ある者は武器を、ある者は書物を、ある者は食い物を。しかししっかりと場所を分けられているので、競争しつつも近すぎて客がかぶる心配は無い。その代わり他の店の方が良いなんて噂が流されて客を取られないように日々切磋琢磨しているのだ。


「んで、お前は何でこんなに商店街? の人達と仲が良いんだよ」


「それは当たり前じゃろうに。いずれは政治に参加するのじゃ。まずは近くの状況を把握しておらんと、国の事なんか考えられるわけ無いじゃろうに」


「へぇ、ちっさいのに偉いのね。ナルフィアって」


「ちっさいは余計じゃ!!」


あれから3日で、人見知りだったまなかも何だかんだでナルフィアと普通に話せるようになった。しかし残念な事は、やっぱり俺達はナルフィアを王女として扱う事が出来ない事。彼女自身がそれでも良いって言ってくれるのだが、やっぱり彼女は王女と言うよりもまだ少女だ。

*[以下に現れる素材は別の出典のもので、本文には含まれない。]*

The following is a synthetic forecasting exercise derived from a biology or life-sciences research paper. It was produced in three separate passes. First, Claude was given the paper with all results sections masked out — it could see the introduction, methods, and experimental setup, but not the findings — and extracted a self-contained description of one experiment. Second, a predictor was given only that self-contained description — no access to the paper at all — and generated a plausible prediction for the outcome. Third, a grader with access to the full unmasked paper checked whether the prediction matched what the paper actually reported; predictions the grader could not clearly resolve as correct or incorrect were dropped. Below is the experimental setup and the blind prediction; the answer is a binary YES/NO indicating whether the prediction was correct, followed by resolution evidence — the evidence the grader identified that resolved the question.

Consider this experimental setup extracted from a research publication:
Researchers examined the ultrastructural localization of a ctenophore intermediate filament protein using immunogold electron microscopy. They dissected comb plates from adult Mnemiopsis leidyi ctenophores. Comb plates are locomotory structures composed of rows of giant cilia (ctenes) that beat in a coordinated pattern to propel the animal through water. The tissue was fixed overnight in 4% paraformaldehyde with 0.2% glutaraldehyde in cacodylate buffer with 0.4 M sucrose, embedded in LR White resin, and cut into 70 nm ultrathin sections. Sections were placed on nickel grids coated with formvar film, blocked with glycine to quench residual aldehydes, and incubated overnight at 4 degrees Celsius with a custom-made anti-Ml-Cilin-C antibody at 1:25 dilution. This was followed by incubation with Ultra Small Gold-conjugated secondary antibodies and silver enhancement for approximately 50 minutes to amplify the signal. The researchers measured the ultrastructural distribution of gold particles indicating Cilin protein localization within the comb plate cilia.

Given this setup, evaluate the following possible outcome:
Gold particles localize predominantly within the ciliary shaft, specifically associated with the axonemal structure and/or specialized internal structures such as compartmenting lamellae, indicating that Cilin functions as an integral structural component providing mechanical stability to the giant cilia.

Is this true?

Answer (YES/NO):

食事の時とかは育ちの良さが出るが、喋り方とか行動がいちいち俺達に近い。ある意味庶民派とか言われるのか、将来は


「あっ、アレおいしそう。お姉さん、それ幾ら?」


「あら、嬉しい事言ってくれるねぇ。銅貨7枚だよ」


露天で売っているパンに肉と野菜を詰め込んだものを見つけて、すかさず駆け寄っていくまなか。コイツの腹が底なしなのと、睡眠時間の異常さにはもううんざりするほど付き合っているので今更何も言うまい。


「だってイツキ。お金出して」


「分かった分かった。生徒会とティアからお金は貰ってるけどあんまり使ってくれるなよ? おばさん、それ3つ」


「はい。いいねぇ、両手に花持って。っておや、王女様じゃないか。どうしたのさ、こんな所へ」


「いつもの見回りじゃ」


そこから他愛の無い会話を少しだけして、俺は銀貨2枚と銅貨1枚を渡すと商品を受け取る。やはり世界が違えど考える事は一緒なのか、ホットドッグに似たものが手渡される。

肉はおそらくこの近くで飼育されてるウェルハルイという牛の様な生き物の肉で、野菜は……キャベツに近い食感なんだけどわかんない。だけどうまい。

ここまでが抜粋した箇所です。